Les abeilles artisanes de réduction de la pauvreté et de protection de l’environnement


« Autrefois, avec un revenu mensuel  de 60 USD, j'avais du mal à m'occuper de ma femme et des mes six  enfants. Aujourd'hui, avec l'apiculture, mes difficultés pendant la période de soudure et la faiblesse de mes revenus agricoles  ne sont plus qu'un vieux souvenir » ces mots sont de Justin KOUAME.

A retenir

  • Le projet a vise à : sauvegarder les reliques forestières (sauvegarde de la biodiversité) et initier des activités génératrices de revenus pour les bénéficiaires par la production et la vente du miel (la lutte contre la pauvreté en milieu rural).
  • Sont concernés, 100 apiculteurs dont 25 femmes répartis sur 22 villages.
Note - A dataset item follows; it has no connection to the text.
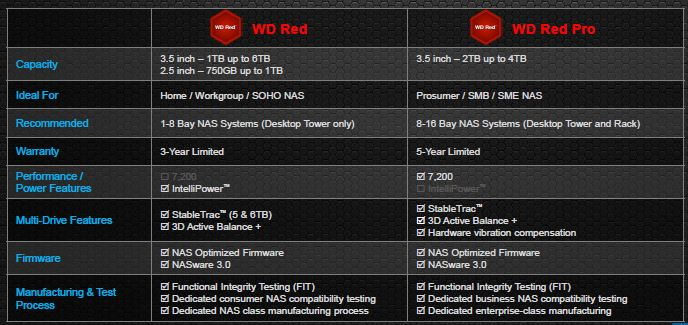 WD Red and Red Pro comparison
Avec une production de 13 tonnes de miel en 2011 et 15 tonnes en avril 2012
  • En 2011 Justin a eu un gain de 2000 USD et 2500 USD en 2012 avec une récolte de 6000 litres

L’exemple de ce jeune agriculteur ivoirien de 37 ans, pour qui l'apiculture est aujourd’hui, une source substantielle de revenus doit faire école,  être un exemple à suivre. Depuis 2005, que Justin s’est adonné à la pratique de l’apiculture, il arrive à s’épanouir avec sa famille et a même pu matérialiser un vieux rêve : se construire une maison.

En effet, sa production de miel, pour l'année 2011, lui a rapporté un gain de 2000 USD  et pour 2012, il a déjà récolté 6000 litres qui lui ont procuré environ 2500 USD.

Justin, ainsi que bon nombre de jeunes de cette localité habite dans l’une des régions de la Côte d’Ivoire les plus menacées par la dégradation progressive des écosystèmes forestiers pour cause d'activités agricoles et de  feux de brousse[1]   Les reliques forestières servent d'abri et de réserve  de biodiversité donc propice à l’apiculture.

C’est pourquoi, la coopérative villageoise des jeunes de la localité a décidé en partenariat avec le programme PNUD/FEM d'initier un projet d'apiculture. Ce projet a un double objectif : i) sauvegarder les reliques forestières (sauvegarde de la biodiversité) et initier des activités génératrices de revenus pour les bénéficiaires par la production et la vente du miel (la lutte contre la pauvreté en milieu rural). .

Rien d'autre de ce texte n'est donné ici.